* Tarefa
Indique se cada afirmação a seguir concorda com o artigo sobre Shakira. Responda sim ou não a cada uma e cite entre aspas as palavras do artigo que decidem a resposta: 1. Na turnê de 2018, Shakira arrecadou em média US$ 1,6 milhões por apresentação. 2. A fase atual da turnê inclui 18 paradas na América Latina. 3. Shakira recebeu em Los Angeles o prêmio de Melhor Álbum Pop Latino.

╭─ Artigo

Em entrevista exclusiva à Forbes, Shakira revela como construiu um legado que transcende os palcos. Com mais de um milhão de ingressos vendidos para sua nova turnê, ela continua quebrando recordes.
O momento exato em que Shakira sentiu que era bem-sucedida não tem uma data precisa nem uma hora marcada. Sua história não se inscreve em um único momento de epifania, mas sim em uma série de provas, pequenos triunfos e rejeições iniciais que foram moldando seu destino.
Desde jovem, foi aplaudida com a mesma intensidade com que foi incompreendida. Sua voz grave e seu estilo singular não se encaixavam nos padrões da época, mas ela insistiu. Insistiu com a determinação de quem sabe que seu lugar não é uma possibilidade, mas uma certeza.
Hoje, sua biografia está entrelaçada com marcos que só cabem na trajetória dos grandes: hinos que ecoaram em eventos imensos como as Copas do Mundo de futebol e o Super Bowl, prêmios que a colocam entre as artistas mais premiadas da música, recordes que pareciam inalcançáveis. Mas também é marcada pelo impacto fora dos palcos: escolas construídas em comunidades onde o futuro parecia negado, causas que levaram seu nome além dos holofotes.
“O sucesso é ser livre e dona da sua vida”, diz Shakira em entrevista à Forbes, enquanto se preparava para o Grammy em Los Angeles, onde recebeu o prêmio de Melhor Álbum Pop Latino. Os dias anteriores haviam sido uma verdadeira maratona de ensaios na Cidade do México, onde finalizava os detalhes de sua aguardada turnê mundial. “Senti isso quando minha música deixou de ser só minha e passou a pertencer ao mundo.”
Talvez o sucesso, mais do que uma meta, fosse seu destino inevitável. Quando Shakira percorre o mundo, seu público está pronto para recebê-la. Na última vez que fez uma turnê, em 2018, arrecadou em média US$ 1,6 milhões por apresentação e até US$ 2,8 milhões nas mais destacadas, segundo registros da Pollstar Pro.
Agora, em sua sétima turnê internacional de estádios, o ‘Las Mujeres Ya No Lloran World Tour’, que leva o nome de seu último álbum, o fervor se multiplica. Esta fase da turnê passará por 29 cidades, com 11 paradas na América Latina e 18 nos Estados Unidos e no Canadá. A demanda tem sido avassaladora: mais de um milhão de ingressos já foram vendidos.

╰─
╭─ Registros fornecidos

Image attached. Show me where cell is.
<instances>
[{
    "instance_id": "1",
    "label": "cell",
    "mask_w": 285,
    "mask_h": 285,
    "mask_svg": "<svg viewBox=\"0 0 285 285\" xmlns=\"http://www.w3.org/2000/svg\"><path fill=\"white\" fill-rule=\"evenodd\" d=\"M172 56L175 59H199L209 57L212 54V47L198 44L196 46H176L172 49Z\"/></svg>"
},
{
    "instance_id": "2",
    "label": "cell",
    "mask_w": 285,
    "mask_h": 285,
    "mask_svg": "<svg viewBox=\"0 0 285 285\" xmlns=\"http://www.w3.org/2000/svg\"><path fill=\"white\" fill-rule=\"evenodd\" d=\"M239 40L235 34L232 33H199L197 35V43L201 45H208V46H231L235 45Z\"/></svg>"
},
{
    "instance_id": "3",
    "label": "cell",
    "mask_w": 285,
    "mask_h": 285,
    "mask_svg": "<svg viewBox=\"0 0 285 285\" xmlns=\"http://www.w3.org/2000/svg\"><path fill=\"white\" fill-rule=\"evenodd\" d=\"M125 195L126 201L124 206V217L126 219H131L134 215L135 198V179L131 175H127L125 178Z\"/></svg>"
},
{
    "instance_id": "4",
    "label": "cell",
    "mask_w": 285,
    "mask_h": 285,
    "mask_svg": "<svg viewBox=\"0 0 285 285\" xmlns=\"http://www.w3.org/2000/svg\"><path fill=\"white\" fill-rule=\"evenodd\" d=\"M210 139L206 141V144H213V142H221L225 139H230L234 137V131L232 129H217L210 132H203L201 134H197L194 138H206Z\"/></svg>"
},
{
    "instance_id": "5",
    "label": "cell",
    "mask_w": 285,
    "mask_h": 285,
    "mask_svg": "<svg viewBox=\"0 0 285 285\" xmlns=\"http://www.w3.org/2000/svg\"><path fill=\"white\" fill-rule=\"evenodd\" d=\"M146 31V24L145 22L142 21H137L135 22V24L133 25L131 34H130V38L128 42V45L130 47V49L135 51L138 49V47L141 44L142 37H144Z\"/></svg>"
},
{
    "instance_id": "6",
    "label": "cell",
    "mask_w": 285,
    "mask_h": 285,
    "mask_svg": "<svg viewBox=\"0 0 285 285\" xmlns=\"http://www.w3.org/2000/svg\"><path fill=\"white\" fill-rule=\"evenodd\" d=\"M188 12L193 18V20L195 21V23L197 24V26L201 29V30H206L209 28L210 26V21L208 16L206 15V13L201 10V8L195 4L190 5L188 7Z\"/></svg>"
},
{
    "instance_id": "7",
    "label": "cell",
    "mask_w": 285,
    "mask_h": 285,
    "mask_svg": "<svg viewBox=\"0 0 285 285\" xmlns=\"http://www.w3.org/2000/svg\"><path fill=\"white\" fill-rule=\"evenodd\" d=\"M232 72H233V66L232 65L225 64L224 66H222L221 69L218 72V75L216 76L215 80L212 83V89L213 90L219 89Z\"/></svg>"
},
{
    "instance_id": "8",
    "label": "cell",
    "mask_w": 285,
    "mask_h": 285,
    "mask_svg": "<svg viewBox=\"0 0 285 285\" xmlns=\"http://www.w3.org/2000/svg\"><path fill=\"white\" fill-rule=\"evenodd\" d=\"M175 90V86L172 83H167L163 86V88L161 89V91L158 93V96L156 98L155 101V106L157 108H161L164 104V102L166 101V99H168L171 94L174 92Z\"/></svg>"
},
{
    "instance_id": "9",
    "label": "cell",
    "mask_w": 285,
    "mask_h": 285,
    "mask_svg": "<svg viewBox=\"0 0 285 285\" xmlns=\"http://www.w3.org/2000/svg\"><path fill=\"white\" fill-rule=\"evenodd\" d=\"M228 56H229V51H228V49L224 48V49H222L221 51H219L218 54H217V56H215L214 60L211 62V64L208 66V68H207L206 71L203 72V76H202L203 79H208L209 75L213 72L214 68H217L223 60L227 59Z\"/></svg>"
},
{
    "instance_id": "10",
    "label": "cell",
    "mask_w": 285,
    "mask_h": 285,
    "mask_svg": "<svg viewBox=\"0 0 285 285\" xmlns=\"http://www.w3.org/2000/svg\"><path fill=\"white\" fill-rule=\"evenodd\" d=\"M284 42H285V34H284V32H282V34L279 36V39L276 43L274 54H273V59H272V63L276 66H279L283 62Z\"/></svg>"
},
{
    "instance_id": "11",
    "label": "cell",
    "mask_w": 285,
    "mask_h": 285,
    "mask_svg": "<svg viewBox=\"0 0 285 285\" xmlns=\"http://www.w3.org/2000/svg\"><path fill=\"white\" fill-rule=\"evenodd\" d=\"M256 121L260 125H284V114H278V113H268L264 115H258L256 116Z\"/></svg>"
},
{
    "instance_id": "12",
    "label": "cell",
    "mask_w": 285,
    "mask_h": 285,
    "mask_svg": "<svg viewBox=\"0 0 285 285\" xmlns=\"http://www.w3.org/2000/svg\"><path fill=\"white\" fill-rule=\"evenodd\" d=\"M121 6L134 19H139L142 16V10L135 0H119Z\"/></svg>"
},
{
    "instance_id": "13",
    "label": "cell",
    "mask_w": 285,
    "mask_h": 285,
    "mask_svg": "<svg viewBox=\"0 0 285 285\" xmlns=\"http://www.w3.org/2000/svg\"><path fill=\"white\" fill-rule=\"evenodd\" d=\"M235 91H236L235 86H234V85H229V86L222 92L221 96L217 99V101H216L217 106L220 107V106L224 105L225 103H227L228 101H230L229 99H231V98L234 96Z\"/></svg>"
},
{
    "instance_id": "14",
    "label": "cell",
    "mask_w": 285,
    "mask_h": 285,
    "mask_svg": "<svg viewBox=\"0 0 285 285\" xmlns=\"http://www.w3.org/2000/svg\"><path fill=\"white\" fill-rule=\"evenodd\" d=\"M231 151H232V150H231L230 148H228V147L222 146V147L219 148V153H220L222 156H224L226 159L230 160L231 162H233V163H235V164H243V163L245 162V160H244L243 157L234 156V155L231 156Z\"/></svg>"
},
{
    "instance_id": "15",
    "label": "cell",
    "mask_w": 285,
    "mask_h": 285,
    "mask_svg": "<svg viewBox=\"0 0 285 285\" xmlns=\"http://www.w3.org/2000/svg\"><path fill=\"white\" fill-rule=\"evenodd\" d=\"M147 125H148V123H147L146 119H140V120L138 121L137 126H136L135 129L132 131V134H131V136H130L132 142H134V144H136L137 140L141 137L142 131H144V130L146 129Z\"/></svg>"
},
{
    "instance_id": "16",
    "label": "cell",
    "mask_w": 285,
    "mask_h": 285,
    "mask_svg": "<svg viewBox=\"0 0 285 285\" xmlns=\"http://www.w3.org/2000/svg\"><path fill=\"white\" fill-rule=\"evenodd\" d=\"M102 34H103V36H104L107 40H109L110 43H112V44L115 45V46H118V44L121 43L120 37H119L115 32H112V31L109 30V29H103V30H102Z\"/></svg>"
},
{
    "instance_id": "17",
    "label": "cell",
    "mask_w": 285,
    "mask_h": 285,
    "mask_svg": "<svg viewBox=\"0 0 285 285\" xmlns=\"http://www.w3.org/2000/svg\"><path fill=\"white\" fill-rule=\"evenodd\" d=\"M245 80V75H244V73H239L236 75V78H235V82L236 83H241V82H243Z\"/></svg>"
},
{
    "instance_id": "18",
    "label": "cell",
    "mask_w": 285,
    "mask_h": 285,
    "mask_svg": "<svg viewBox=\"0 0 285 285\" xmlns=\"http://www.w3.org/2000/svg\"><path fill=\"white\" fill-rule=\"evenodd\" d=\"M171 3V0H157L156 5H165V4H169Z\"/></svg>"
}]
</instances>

╰─

* Resposta do exercício
1. Sim: "arrecadou em média US$ 1,6 milhões por apresentação"
2. Não: "com 11 paradas na América Latina e 18 nos Estados Unidos e no Canadá"
3. Sim: "se preparava para o Grammy em Los Angeles, onde recebeu o prêmio de Melhor Álbum Pop Latino"